■ Problem 1
Decide whether each statement agrees with the passage on helping a dog cope with the loss of another pet. Answer yes or no for each, and quote the words from the passage that decide it.
(a) The passage advises shifting the dog's feeding and walking times.
(b) Keeping a routine can also help the owner cope with their own grief.
(c) Starting an obedience program is one of the suggested activities.
■ Problem 2
According to the passage on helping a dog cope with the loss of another pet, how might losing its relationship with the dog that died leave the remaining dog feeling?
■ Problem 3
Continue the passage on helping a dog cope with the loss of another pet by writing the section that follows its last header, "Should I get another dog?"

■ Extracted text
- - - - -

Stick to your routine

No matter how your dog may react to the loss of another pet, they are likely feeling the stress over the changes in the household. One of the best ways you can help your dog adjust to the loss is to stick as carefully and closely to their normal routine. Continue to feed and walk them at the same times. By sticking to the usual schedule, you are reducing their stress a great deal. Keeping a routine will also help you cope with your own grief of losing a pet.

Provide more exercise and stimulation

Chances are high that the dog that passed away played a large role in the day-to-day life of your other dog. They may have played together, napped together, ate together. Losing this relationship may leave your remaining dog feeling anxious or bored. You can help relieve or help deal with this boredom and anxiety by providing them more exercise and mental stimulation.

Some things you can do for your dog include going for an additional walk each day, providing plenty of interesting toys, starting an obedience program, and playing extra little games like fetch or tug-of-war. You can also just make time for extra cuddling and bonding time with one another.

Should I get another dog?

- - - - -

■ Given information
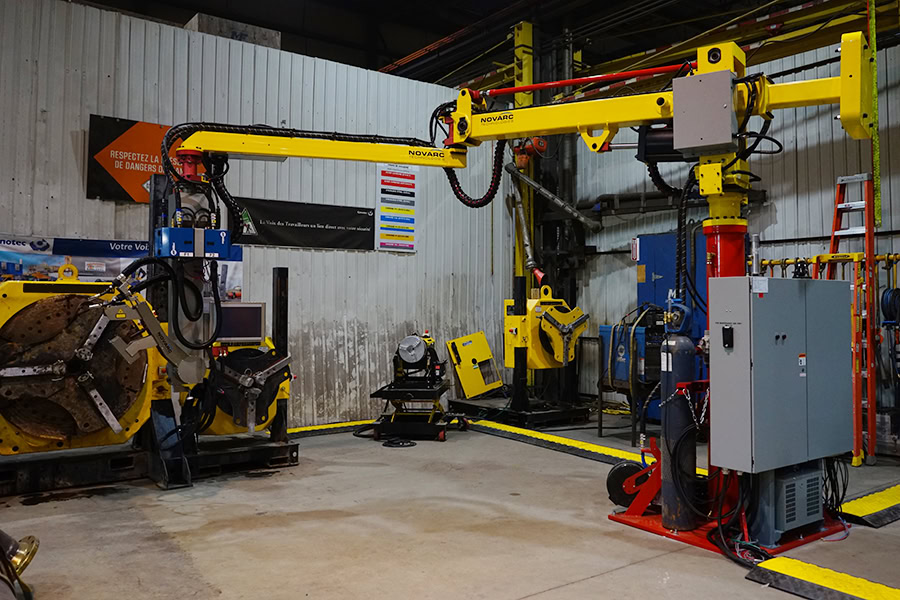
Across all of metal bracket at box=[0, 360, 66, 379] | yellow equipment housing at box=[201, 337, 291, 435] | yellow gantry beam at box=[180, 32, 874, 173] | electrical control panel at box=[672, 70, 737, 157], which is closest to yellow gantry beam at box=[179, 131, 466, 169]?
yellow gantry beam at box=[180, 32, 874, 173]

- - - - -

■ Response box 1
(a) No: "Continue to feed and walk them at the same times."
(b) Yes: "Keeping a routine will also help you cope with your own grief of losing a pet."
(c) Yes: "starting an obedience program"

■ Response box 2
Anxious or bored.

■ Response box 3
One of the first pieces of advice people often hear when they lose a dog is to run right out and get another dog. This is not always the right choice. Before you get another dog, here are a few things to consider:

  • Are you ready for another dog? Your life may have changed a great deal wince you first brought your dogs home and new dogs are often a lot of work. Make sure you are prepared and emotionally ready for this kind of commitment before taking on a new dog.

  • Make sure your dog will accept another dog. Although your dogs were inseparable before, this does not guarantee the remaining dog will have the same relationship with a new dog. We suggest before you bring a new song home, test out their interactions beforehand.

So let’s reiterate. Some dogs show physical symptoms of grief. Others may exhibit behavior changes. Stick to your routine and give your remaining dog lots of exercise and attention. If you notice further signs of concern or physical illness, schedule an appointment to speak with your vet.